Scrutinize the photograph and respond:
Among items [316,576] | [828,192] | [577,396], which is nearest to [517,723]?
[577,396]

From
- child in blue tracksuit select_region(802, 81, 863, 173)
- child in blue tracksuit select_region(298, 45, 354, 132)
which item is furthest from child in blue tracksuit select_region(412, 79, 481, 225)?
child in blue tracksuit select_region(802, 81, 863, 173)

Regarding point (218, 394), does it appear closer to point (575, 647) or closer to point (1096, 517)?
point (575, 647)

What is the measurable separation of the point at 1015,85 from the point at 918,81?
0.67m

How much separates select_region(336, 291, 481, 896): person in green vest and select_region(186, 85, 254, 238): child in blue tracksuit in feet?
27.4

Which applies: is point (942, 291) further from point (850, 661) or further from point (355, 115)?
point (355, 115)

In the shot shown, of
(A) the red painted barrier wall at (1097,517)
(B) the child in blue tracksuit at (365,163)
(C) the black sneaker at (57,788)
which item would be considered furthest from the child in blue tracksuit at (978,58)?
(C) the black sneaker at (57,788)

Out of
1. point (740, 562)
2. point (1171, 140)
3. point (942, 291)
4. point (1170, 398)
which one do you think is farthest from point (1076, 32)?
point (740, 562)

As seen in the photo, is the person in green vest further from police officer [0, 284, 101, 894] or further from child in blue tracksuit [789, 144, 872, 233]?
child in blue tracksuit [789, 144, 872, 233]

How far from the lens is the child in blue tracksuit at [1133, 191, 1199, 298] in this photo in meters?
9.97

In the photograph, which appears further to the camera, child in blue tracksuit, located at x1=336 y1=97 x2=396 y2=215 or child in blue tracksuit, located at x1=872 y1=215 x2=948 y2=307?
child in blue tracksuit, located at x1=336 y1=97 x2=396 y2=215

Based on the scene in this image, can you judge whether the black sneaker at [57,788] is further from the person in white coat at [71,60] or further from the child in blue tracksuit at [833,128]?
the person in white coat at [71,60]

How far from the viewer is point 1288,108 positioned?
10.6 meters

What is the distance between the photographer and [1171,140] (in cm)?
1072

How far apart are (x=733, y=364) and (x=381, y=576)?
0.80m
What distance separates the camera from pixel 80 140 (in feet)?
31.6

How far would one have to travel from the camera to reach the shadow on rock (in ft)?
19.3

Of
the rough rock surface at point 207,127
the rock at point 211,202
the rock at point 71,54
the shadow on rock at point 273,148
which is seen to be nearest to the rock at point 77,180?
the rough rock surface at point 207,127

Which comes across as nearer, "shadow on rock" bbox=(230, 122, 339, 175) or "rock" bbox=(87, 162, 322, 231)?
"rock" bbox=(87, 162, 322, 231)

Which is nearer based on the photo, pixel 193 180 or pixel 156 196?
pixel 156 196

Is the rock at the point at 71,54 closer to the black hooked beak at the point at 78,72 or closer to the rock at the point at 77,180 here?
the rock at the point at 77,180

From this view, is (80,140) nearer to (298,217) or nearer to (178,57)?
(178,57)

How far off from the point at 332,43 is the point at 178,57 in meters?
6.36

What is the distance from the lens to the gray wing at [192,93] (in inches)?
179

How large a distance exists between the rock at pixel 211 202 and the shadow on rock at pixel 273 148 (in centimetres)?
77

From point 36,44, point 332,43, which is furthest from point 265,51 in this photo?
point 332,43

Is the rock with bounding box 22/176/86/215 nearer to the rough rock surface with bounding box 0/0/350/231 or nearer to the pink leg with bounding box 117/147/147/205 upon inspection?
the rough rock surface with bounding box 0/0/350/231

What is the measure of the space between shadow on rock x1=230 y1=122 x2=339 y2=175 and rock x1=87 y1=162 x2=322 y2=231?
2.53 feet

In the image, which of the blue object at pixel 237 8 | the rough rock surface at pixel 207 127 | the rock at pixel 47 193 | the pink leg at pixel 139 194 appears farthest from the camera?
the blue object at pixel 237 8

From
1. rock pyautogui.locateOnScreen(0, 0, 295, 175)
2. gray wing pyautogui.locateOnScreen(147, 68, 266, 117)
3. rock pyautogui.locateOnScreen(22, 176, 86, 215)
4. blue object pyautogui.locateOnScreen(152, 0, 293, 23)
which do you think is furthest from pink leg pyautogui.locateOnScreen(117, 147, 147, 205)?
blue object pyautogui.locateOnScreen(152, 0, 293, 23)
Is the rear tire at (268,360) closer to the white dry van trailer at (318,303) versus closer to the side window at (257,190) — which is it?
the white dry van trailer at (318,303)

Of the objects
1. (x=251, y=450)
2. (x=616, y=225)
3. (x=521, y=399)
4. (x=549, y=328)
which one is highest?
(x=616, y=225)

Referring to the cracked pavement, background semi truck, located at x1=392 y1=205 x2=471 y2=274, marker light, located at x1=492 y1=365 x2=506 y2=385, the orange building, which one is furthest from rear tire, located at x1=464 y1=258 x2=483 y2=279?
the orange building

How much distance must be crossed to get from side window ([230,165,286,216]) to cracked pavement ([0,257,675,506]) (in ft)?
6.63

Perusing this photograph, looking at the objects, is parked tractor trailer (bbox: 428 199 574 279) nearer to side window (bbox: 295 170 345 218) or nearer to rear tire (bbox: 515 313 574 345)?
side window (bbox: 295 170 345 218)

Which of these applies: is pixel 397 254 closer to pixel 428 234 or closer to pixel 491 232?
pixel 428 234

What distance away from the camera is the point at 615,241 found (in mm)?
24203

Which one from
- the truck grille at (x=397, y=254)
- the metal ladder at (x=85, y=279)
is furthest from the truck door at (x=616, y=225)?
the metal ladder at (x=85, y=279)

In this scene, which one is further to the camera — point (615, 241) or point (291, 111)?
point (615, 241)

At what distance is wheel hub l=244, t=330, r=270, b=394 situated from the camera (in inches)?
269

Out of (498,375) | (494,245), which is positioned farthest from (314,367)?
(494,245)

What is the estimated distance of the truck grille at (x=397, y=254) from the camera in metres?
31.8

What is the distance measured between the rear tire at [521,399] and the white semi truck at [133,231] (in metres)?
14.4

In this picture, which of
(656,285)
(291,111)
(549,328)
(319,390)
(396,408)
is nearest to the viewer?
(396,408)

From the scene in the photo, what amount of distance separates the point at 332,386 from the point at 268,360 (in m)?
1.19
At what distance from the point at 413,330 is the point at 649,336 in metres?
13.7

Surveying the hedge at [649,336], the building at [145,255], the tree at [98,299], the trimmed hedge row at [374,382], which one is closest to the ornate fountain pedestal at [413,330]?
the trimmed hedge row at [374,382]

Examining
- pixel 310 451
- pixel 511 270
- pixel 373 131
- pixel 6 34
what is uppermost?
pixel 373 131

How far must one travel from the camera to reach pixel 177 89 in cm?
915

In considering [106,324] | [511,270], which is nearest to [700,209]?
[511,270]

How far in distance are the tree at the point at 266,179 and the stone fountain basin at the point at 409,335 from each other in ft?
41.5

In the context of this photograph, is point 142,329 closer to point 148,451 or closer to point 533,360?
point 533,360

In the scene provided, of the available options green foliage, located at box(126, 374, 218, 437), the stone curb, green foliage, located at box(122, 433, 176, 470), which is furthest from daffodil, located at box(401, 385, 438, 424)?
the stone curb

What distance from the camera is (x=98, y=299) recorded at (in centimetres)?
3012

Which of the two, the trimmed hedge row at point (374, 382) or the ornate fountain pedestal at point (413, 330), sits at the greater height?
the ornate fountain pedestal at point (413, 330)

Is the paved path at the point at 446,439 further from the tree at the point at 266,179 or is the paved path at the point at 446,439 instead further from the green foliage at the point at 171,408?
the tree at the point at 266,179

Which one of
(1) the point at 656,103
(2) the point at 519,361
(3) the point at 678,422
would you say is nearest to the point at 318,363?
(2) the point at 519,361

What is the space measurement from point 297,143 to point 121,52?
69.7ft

What is being asked ::
Pick out every line in the rows above that contains the string "curb", and copy each one. Case counts.

Output for this exercise ::
In the scene provided, of the available options green foliage, located at box(126, 374, 218, 437), the stone curb, green foliage, located at box(122, 433, 176, 470), which is furthest from daffodil, located at box(401, 385, 438, 424)?
the stone curb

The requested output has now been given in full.